En 2025, l’Iran est à un carrefour. D’un côté, il a construit un système de minage qui lui permet de survivre aux sanctions. De l’autre, ce système détruit son infrastructure énergétique, alimente la colère populaire, et attire des sanctions financières de plus en plus ciblées. Les experts estiment que la stratégie actuelle n’est pas durable. Le minage étatique n’est pas une solution économique - c’est une solution de survie. Et les solutions de survie ne durent pas éternellement. D’ici 2026, deux scénarios sont possibles. Soit le régime renforce encore son contrôle, crée un système de crypto-monnaie nationale, et isole complètement son économie numérique. Soit la pression énergétique devient insoutenable, les coupures s’aggravent, et la population exige un changement. Dans les deux cas, le minage de crypto-monnaie restera au cœur du pouvoir iranien. Mais il ne sera plus seulement une activité économique. Il sera un symbole - du contrôle, de la corruption, et de la résilience d’un État qui refuse de se plier.Pourquoi l’Iran autorise-t-il le minage de crypto-monnaie alors qu’il y a des pénuries d’électricité ?

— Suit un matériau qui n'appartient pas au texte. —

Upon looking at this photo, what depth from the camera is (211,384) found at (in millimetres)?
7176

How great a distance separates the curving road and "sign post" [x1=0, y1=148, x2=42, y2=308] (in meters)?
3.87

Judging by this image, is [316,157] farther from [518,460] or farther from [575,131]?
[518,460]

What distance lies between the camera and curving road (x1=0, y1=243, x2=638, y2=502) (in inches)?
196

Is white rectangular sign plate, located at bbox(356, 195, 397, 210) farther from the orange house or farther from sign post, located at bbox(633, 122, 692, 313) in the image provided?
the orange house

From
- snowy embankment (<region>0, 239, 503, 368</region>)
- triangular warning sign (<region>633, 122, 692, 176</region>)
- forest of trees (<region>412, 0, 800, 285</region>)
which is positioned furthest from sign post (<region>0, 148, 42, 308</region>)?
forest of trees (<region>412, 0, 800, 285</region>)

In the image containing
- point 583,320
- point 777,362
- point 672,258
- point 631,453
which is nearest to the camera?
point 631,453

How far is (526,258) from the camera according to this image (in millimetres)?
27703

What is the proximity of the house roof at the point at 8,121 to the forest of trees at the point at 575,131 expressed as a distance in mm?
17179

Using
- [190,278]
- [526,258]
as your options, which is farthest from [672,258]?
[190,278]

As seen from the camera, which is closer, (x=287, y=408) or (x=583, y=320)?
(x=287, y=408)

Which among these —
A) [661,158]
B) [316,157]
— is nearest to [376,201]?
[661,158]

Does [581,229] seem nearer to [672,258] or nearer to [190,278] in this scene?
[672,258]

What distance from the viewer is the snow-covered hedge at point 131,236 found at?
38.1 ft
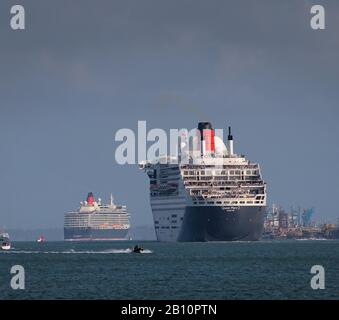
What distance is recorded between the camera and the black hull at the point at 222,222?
19362cm

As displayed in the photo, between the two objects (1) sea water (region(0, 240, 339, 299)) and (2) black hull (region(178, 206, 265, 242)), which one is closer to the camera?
(1) sea water (region(0, 240, 339, 299))

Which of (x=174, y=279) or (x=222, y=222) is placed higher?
(x=222, y=222)

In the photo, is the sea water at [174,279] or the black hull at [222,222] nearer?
the sea water at [174,279]

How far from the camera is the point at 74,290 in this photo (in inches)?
3361

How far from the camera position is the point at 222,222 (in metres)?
194

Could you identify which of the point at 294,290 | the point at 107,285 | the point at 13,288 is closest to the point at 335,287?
the point at 294,290

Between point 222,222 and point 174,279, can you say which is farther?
point 222,222

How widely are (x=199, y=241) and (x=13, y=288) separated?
366ft

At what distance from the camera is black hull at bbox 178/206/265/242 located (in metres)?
194
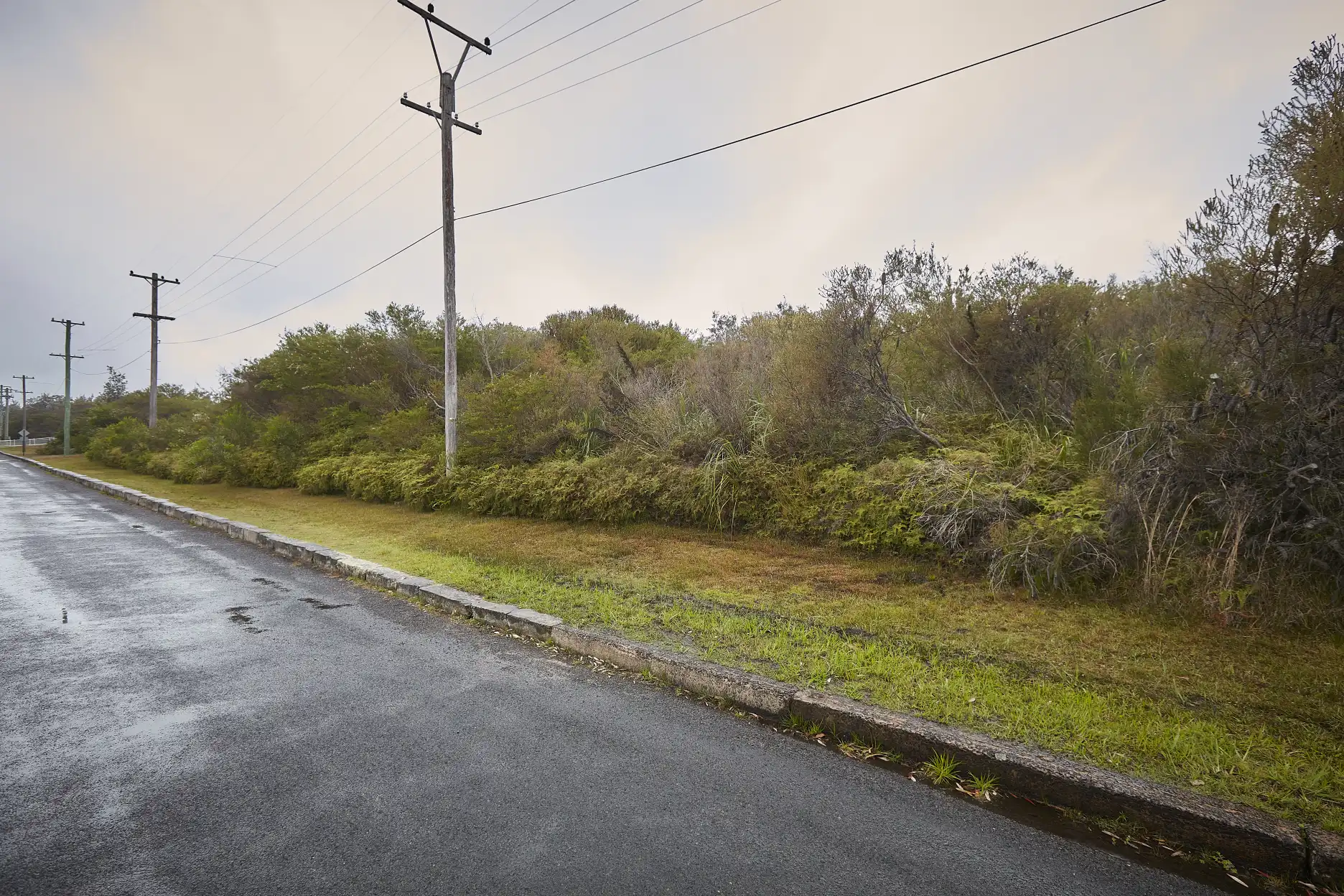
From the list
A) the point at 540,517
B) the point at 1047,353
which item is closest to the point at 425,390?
the point at 540,517

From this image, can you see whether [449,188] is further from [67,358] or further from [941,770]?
[67,358]

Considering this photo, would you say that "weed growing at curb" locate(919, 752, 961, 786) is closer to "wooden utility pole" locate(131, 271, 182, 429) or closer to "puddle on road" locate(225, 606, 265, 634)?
"puddle on road" locate(225, 606, 265, 634)

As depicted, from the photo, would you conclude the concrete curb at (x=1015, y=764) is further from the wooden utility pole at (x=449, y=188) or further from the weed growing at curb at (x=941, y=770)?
the wooden utility pole at (x=449, y=188)

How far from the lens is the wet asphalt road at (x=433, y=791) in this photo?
2.22 meters

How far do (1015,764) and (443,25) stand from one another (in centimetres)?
1420

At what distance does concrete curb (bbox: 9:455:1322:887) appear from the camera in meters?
2.27

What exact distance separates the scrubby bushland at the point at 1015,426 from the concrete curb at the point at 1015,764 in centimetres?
259

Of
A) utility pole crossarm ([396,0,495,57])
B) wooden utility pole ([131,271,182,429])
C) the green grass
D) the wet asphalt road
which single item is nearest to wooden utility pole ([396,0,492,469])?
utility pole crossarm ([396,0,495,57])

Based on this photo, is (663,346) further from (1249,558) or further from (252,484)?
(1249,558)

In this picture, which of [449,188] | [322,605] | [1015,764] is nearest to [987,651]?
[1015,764]

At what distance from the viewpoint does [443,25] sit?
11.9 metres

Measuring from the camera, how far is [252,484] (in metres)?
18.4

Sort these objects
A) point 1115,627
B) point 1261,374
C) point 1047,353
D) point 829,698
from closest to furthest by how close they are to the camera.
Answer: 1. point 829,698
2. point 1115,627
3. point 1261,374
4. point 1047,353

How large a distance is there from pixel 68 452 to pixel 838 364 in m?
54.2
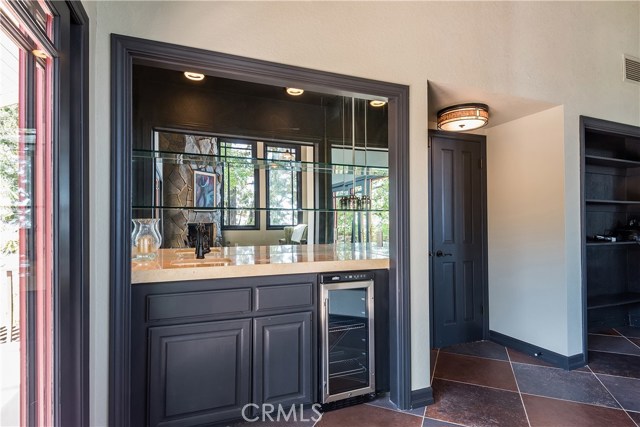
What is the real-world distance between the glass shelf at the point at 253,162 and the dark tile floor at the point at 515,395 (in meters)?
1.75

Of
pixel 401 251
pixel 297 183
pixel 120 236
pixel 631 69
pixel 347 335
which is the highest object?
pixel 631 69

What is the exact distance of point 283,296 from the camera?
2164 mm

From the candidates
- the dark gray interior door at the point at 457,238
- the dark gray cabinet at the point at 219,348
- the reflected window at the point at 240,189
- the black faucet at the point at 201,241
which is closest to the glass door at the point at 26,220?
the dark gray cabinet at the point at 219,348

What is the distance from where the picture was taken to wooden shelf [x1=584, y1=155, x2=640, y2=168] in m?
3.34

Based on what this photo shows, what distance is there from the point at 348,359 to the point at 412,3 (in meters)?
2.50

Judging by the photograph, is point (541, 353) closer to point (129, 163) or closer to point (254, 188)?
point (254, 188)

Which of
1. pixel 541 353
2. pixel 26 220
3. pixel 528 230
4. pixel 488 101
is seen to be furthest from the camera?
pixel 528 230

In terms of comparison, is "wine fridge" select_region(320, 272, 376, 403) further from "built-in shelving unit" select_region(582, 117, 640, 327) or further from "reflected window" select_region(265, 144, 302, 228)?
"built-in shelving unit" select_region(582, 117, 640, 327)

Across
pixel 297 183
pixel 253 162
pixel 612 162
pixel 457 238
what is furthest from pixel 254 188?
pixel 612 162

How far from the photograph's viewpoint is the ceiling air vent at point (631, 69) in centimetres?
332

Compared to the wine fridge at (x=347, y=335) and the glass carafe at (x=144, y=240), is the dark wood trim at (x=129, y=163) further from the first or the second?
the glass carafe at (x=144, y=240)

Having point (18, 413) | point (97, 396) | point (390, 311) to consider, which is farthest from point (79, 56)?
point (390, 311)

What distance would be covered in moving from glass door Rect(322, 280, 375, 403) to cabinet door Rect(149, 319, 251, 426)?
524 mm

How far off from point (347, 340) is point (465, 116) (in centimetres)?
205
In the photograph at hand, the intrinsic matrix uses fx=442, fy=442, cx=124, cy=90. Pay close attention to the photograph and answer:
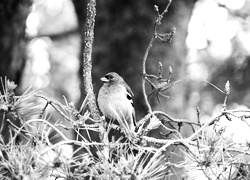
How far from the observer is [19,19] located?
244 inches

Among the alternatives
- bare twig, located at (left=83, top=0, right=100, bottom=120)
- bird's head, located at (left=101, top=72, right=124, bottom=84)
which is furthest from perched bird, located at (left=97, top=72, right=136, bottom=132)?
bare twig, located at (left=83, top=0, right=100, bottom=120)

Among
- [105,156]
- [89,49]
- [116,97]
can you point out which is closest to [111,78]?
[116,97]

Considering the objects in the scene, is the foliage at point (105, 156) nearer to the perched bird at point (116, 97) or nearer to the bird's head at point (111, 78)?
the perched bird at point (116, 97)

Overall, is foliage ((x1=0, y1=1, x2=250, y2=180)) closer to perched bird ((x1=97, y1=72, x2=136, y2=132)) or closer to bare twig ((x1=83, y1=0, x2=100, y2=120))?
bare twig ((x1=83, y1=0, x2=100, y2=120))

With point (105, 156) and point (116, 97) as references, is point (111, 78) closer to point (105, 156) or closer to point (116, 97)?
point (116, 97)

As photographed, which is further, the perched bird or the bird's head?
the bird's head

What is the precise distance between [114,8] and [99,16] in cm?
24

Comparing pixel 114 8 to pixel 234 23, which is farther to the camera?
pixel 234 23

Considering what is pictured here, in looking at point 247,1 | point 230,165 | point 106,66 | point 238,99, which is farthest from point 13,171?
point 247,1

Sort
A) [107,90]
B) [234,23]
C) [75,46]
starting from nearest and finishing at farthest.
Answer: [107,90]
[234,23]
[75,46]

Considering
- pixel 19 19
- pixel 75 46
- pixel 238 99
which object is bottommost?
pixel 238 99

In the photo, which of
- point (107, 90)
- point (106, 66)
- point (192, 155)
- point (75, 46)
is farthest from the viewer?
point (75, 46)

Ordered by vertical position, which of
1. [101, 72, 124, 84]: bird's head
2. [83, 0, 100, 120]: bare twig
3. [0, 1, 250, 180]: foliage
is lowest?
[101, 72, 124, 84]: bird's head

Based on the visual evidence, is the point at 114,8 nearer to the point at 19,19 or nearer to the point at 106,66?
the point at 106,66
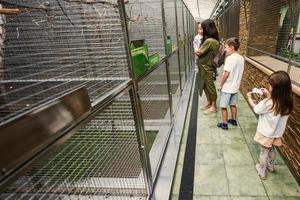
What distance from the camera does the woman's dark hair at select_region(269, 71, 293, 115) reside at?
2012mm

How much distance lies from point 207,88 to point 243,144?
4.45ft

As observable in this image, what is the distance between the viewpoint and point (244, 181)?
2.31 meters

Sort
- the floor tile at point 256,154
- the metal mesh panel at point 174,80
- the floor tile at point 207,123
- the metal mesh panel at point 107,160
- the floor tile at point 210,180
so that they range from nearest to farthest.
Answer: the metal mesh panel at point 107,160, the floor tile at point 210,180, the floor tile at point 256,154, the floor tile at point 207,123, the metal mesh panel at point 174,80

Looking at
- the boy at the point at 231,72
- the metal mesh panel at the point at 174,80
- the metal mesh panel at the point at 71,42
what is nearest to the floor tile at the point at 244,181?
the boy at the point at 231,72

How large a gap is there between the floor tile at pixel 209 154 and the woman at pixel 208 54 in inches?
48.2

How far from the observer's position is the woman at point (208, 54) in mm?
3705

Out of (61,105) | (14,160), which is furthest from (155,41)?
(14,160)

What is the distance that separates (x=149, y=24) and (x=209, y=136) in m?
1.84

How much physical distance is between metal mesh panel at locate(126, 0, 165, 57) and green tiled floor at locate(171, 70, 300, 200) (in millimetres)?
1459

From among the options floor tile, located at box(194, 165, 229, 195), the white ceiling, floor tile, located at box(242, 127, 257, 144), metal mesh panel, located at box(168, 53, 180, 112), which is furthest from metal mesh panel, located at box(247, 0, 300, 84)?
the white ceiling

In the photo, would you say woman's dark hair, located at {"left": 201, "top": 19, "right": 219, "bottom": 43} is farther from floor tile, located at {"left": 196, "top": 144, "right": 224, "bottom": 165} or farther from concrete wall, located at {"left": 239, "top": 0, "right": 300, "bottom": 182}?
floor tile, located at {"left": 196, "top": 144, "right": 224, "bottom": 165}

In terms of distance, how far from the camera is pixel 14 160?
2.00 feet

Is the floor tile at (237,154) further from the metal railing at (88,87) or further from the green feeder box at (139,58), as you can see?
the green feeder box at (139,58)

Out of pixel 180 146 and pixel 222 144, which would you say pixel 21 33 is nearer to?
pixel 180 146
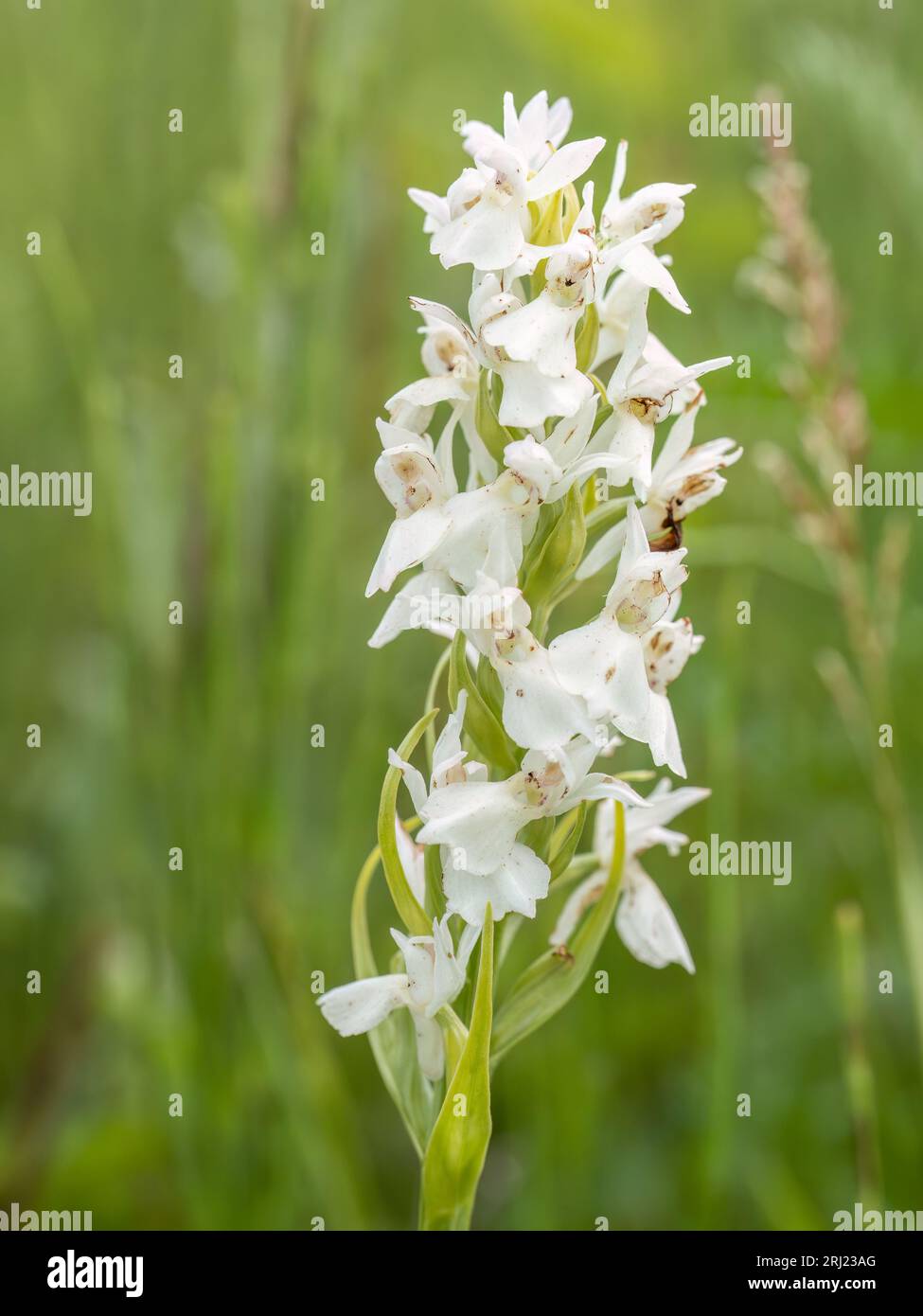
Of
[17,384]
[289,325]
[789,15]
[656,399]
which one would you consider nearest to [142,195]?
[17,384]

L’Iran autorise le minage parce qu’il sert un objectif politique plus important : contourner les sanctions occidentales. Le minage permet de convertir des actifs numériques en devises étrangères sans passer par les banques internationales, qui refusent de traiter les transactions iraniennes. Même si cela cause des coupures, le régime considère que le gain en devises étrangères est plus crucial que la stabilité du réseau électrique pour la population.
Qui possède les fermes de minage en Iran ?
Les plus grandes fermes sont contrôlées par la Garde révolutionnaire islamique (IRGC) et des fondations religieuses comme Astan Quds Razavi. Ces entités bénéficient d’un accès prioritaire à l’électricité subventionnée, de protections juridiques, et d’infrastructures militaires. Les mineurs privés légaux existent, mais ils sont minoritaires et confrontés à des coûts beaucoup plus élevés.
Le minage en Iran est-il légal pour les particuliers ?
Techniquement, oui - mais seulement si vous obtenez une licence du ministère de l’Industrie, payez 7 cents par kWh, et utilisez du matériel approuvé. En pratique, c’est presque impossible pour un particulier. Les coûts sont trop élevés, les délais trop longs, et la concurrence des fermes étatiques est insurmontable. La plupart des particuliers qui minent le font illégalement, sans licence, et risquent des amendes ou la confiscation du matériel.
Pourquoi Tether a-t-il gelé des adresses iraniennes en 2025 ?
Tether a gelé 42 adresses liées à l’Iran parce qu’elles étaient connectées à des portefeuilles de l’IRGC et à Nobitex, le plus grand échange local. Ces adresses avaient déjà été signalées par des agences de lutte contre le financement du terrorisme comme TRM Labs. Ce gel était une mesure pour empêcher les transactions de crypto-monnaie de servir à contourner les sanctions internationales. C’était le plus gros gel de fonds iraniens jamais effectué.
Le rial électronique va-t-il remplacer les crypto-monnaies en Iran ?
Non, pas pour le moment. Le rial électronique est une monnaie numérique contrôlée par la Banque centrale - c’est un outil de surveillance, pas une alternative décentralisée. Les Iraniens continuent d’utiliser le Bitcoin, l’Ethereum et les stablecoins comme le USDT et le DAI parce qu’ils sont plus stables, plus accessibles à l’étranger, et plus difficiles à contrôler. Le rial électronique vise à surveiller les transactions, pas à les remplacer.